Sonic Youth have never leaned back satisfied and rested on their laurels. Obviously, or at least that is the way it seems, they are not at all interested in laurels anyway. They have secured their Smells Like Records (SLR) label for their more experimental or less marketable releases and even manage to release great albums via Geffen. Such as the highly appraised “Murray Street” last year. But my guess is, that it will be “Sonic Nurse” that’ll bring them back to the dancefloors of Indie-clubbings all around the western civilization, because all over that album they have strengthened the melodic and songwriting side of their music – which is always there but sometimes less audible amongst the rubble and trash of free form noise – and mixed their trademark (almost) guitar-noise sounds further into the back.

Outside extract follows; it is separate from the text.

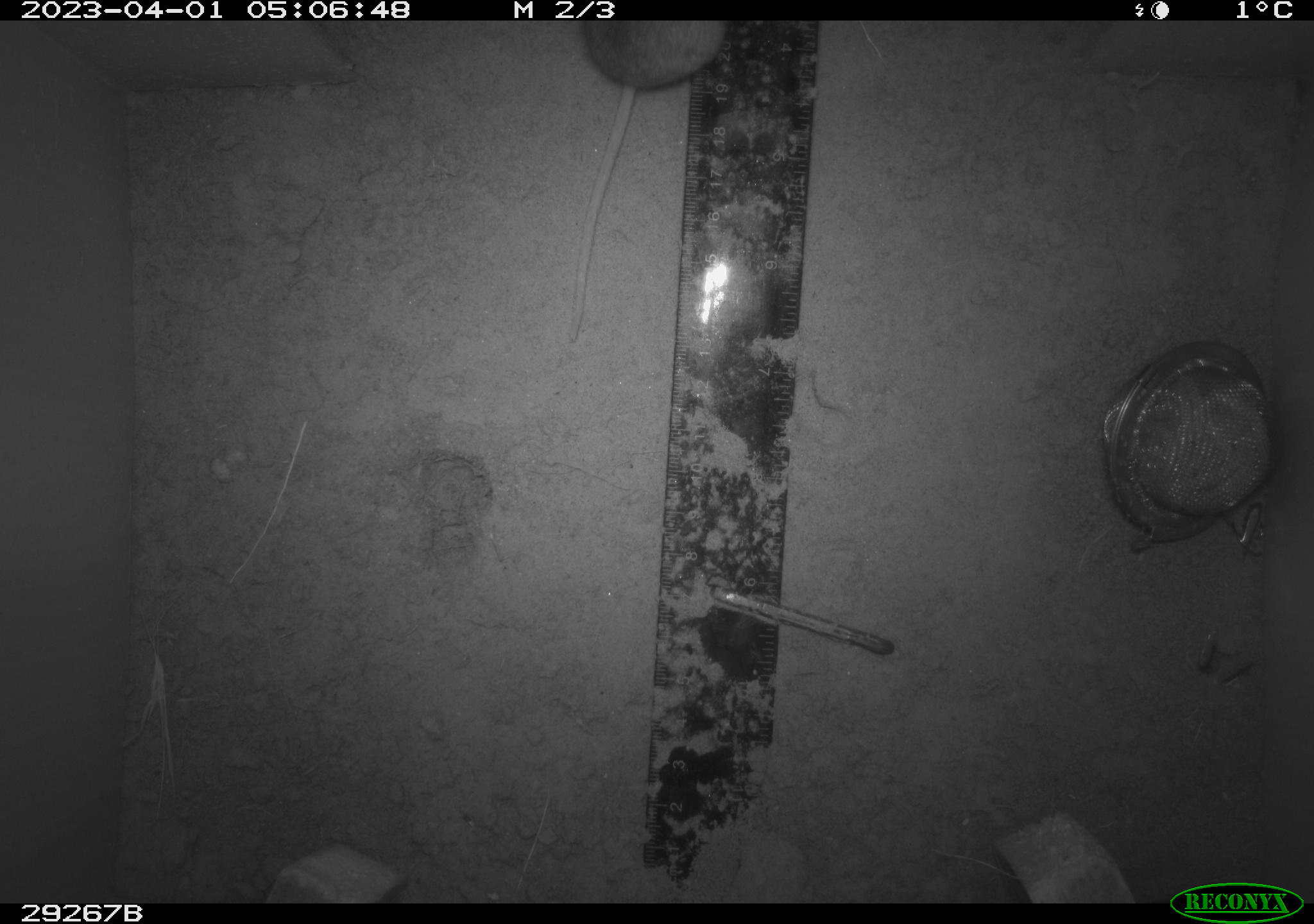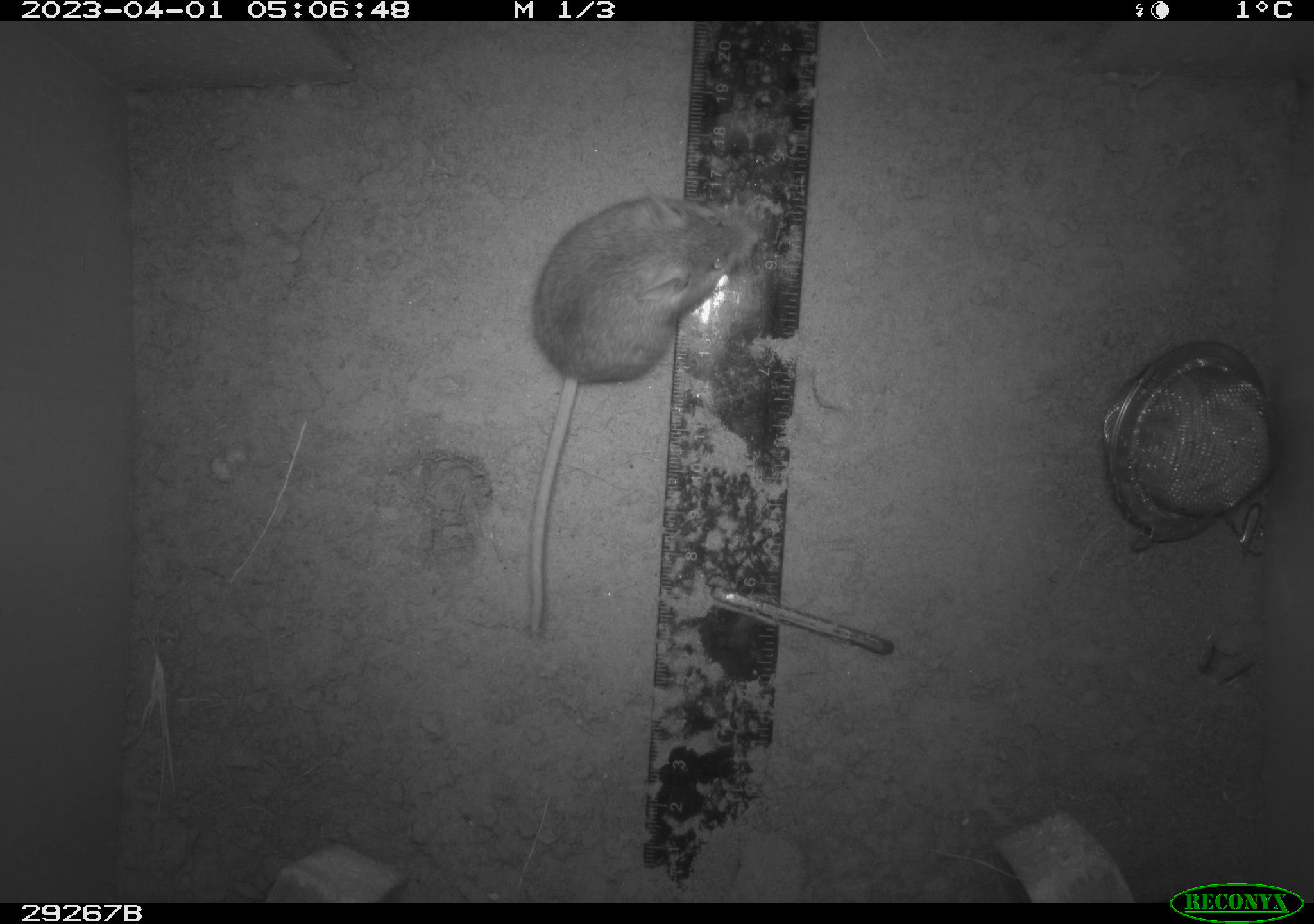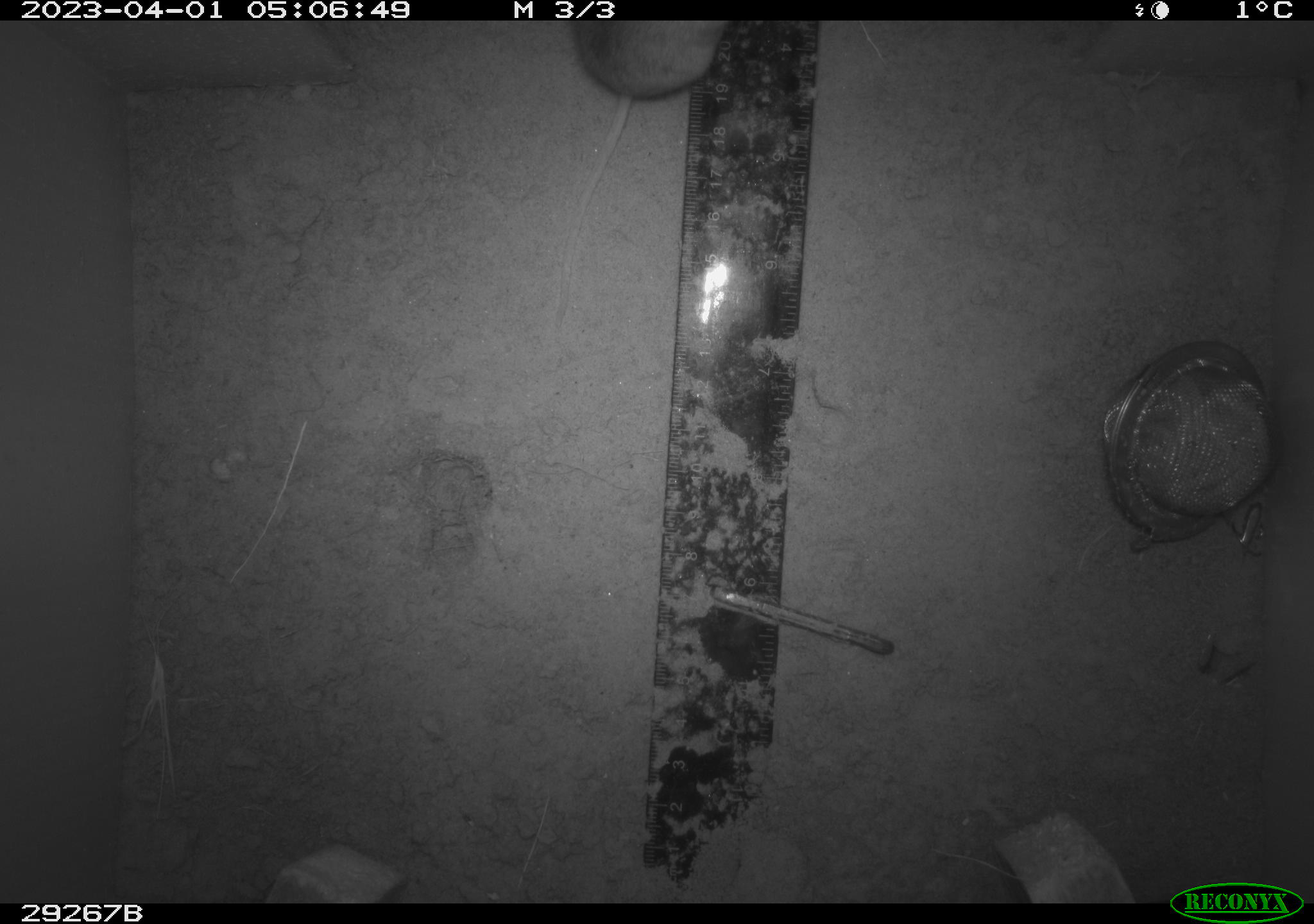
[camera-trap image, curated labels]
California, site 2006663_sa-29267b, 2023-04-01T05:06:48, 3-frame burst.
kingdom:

The starter of the album gives it away: “Pattern Recognition” will surely make it to the top players of indie stations all around, which is good, because maybe it’ll make some youngsters start to check out the enormous backcatalogue of Sonic Youth. That song has the hooks and the melodies and the singing voice of Kim Gordon to become an instant major classic like those hitsingles from “Goo”. There are some raunchy and rough rockers, like the idiomatic “Kim Gorden and the Arthur Doyle Handcream”, but most of the album is rather subdued and laid back.

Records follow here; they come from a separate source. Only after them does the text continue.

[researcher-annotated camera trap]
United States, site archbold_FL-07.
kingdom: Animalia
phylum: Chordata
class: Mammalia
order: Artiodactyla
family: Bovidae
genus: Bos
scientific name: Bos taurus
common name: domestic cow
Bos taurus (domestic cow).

During some parts of some songs I am reminded a lot of one of my other favorite bands: Yo La Tengo, mostly of their music during their langid, songoriented yet still translucent stages, from which they have evaporated into their own epic state of song in the last years, but that is a completely different story anyway. The analogies between Yo La Tengo and Sonic Youth do go further than the ones regularely mentioned – working in a niche of artistic freedom and the main people in the band being married – mostly they live in their own world of sound. But that’ll lead too far now.

Most of all, I am surprised how much the critics eat this album up. The progressive potential, especially the genius noise-guitar-parts, is far lower than usual, the songs come straight up and some of them are almost average, like “Stones” or “Paper Cup Exit”, with jangly guitars and nicey-nice melodies and the singing of Thurston Moore very much like the idiomatic indie-rock-singer (which maybe he and J Mascis are the iconoclastic models for anyway, so am I just caught in a maelstrom of indie-rock relooping itself, like it has happened to me so often?). One of my first thoughts at the first sporadic listening to “Sonic Nurse” was that Sonic Youth were now caught up by alternative country, after all. But actually, what’d I expect from a band with an average age of about 42? The days of “Deathvalley ‘69” are over. We have grown old just as they have, I should add.

Anyway, it is impossible or even negligent to review any new album by Sonic Youth without taking the history of that band into context. And in that sense, “Sonic Nurse2 is much more than just another layer to the planet SY. As was to be expected from their “major label”-albums, the complex, enigmatic free form-ramblings have been reduced to the back. On the other hand, the songwriting process of Sonic Youth always included a lot of free improvisation, from which the best ideas were concentrated into songs. So, we could conclude, “Sonic Nurse” is 100 % concentrated Sonic Youth in neat, tight packages. If you are longing for the endless textures and sonic tapestry, I am sure, you won’t have to wait very long, anyway.